» TASK DETAILS
Resume the article on healthy substitutes for fried snacks, picking up right after its final sentence.

» EXTRACT PROVIDED
15 Healthy Substitutes For Your Favorite Fried Snacks

May 1, 2019


Fat makes things taste good. It’s an unfortunate fact of life that fried foods are so bad for you, but it’s one that we must face sooner or later, either because we have become fat from eating them or because our heart is begging us to stop with the fried chicken, already.

Whether you have sworn off fried foods for your health or for your waistline, trying to find acceptable alternatives to your fried favorites can be a sad revelation that there’s no such thing as an acceptable alternative.

Until now, that is. We’ve compiled some tried-and-true healthy homemade substitutes for some of the most popular fried dishes on the planet. They probably won’t befriend your palate as readily as the real deals, but they can provide you with a little fix to get your mind off a nasty craving.

1. Potato Chips

Ah, the potato chip. This crispy, salty snack is wildly popular, to the tune of $6 billion in annual retail sales in the U.S. alone. In fact, it takes 65,000 full-time potato chip industry employees to ensure that we have access to potato chips at a moment’s notice.

A single potato chip has 10 calories, with a one-serving bag of them containing almost 300. That’s a lot of calories, considering an entire medium-sized potato has only 110. So what can you eat with your turkey sandwich instead?

Well, it’s not hard to make delicious, crispy potato rounds, and in this case, you may find you like these crispy little critters even better than the greasy, fried version.

Wash a pound of baking potatoes and, with the peels still on, slice them into rounds about 1/16 inch thick. A mandolin or food processor slicing blade can help keep the slices uniform in thickness.

Brush a baking sheet with ½ tablespoon of extra-virgin olive oil and rub a clove of garlic over the surface. Lay out the potato slices, sprinkle them with salt and pepper, and bake them for seven to 10 minutes at 350 degrees. Rotate the pan and bake for another 10 to 15 minutes. Flip the potato slices over and bake them for five more minutes. Let them cool on paper towels and enjoy them warm, or store them in an airtight container.


2. French Fries

There’s something about frying up a mess of potatoes that makes people very happy.

Almost 30 percent of all the potatoes grown in the U.S. end up as frozen French fries, and 80 percent of households in England purchase at least one bag of frozen fries every year.

Unfortunately, a medium order of French fries from McDonald’s contains 390 calories and 19 grams of fat, and making them yourself at home in the deep fryer isn’t much better.

Next time you’re craving French fries with your burger, bake up a batch of these oven fries. Crisp on the outside and soft on the inside, they’ll still give you a little taste of the old days when you didn’t think twice about supersizing an order of fries.

Spray a cooling rack with nonstick cooking spray and set it on top of a baking pan lined with paper towels. In a large bowl, combine 1/3 cup of canola oil, 1-1/2 teaspoon each of garlic salt and freshly ground pepper and a scant teaspoon of kosher salt.

» DATASET EXCERPT
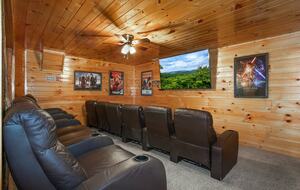 Luxury Mountain Lodge - Gatlinburg, Tennessee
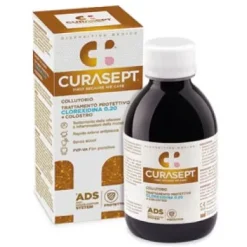 Curasept Collutorio per l'igiene bocca 0.20 ADS+Colostro 200 ml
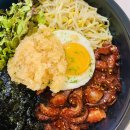 수원 배달맛집 쭈블링 쭈꾸미비빔밥 리얼 단골고객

» ANSWER AREA
Cut two large russet potatoes into French fry-like strips and toss them into the seasoning mixture, coating them well. Lay the fries out on the rack and slide them (still on top of the pan with paper towels) into the oven. Bake for 35 minutes or until golden brown, turning them every ten minutes.


3. Doughnuts

Okay, there’s really no substitute for gooey, warm, deep-fried doughnuts. Over 10 billion doughnuts are consumed every year in the U.S., and in the next five years, Krispy Kreme expects to double the number of stores they have in the U.K.

The world adores doughnuts.

Unfortunately, a single classic glazed doughnut has about 250 calories and 13 grams of fat, while a chocolate-iced doughnut with cream filling will set you back about 400 calories and an incredible 17 grams of fat.

So what on earth can act as a stand-in for a real, fried doughnut? Fluffy, light baked cinnamon doughnut balls, of course, with only 50 calories and 3 grams of fat per ball.

Cream together 1/3 cup of margarine with one cup of sugar. Add a beaten egg, ½ cup of skim milk, 1-1/2 cups of flour, 1-1/2 teaspoon of baking powder, ½ teaspoon of salt and ¼ teaspoon of nutmeg. Mix well and spoon the mixture into greased mini muffin tins, about half full. Bake at 375 degrees for 15 minutes.

Melt a few tablespoons of butter and put it in a spray bottle. Lightly spray the doughnut balls with the butter, and roll them in a mixture of ½ cup of sugar and two tablespoons of cinnamon.

These are best eaten warm with a cup of coffee on the side, just like real doughnuts.


4. Banana Chips

Did you know that banana chips, those sweet, crispy little slices of heaven, are fried? It’s true, and the calories and fat they contain will tell you so.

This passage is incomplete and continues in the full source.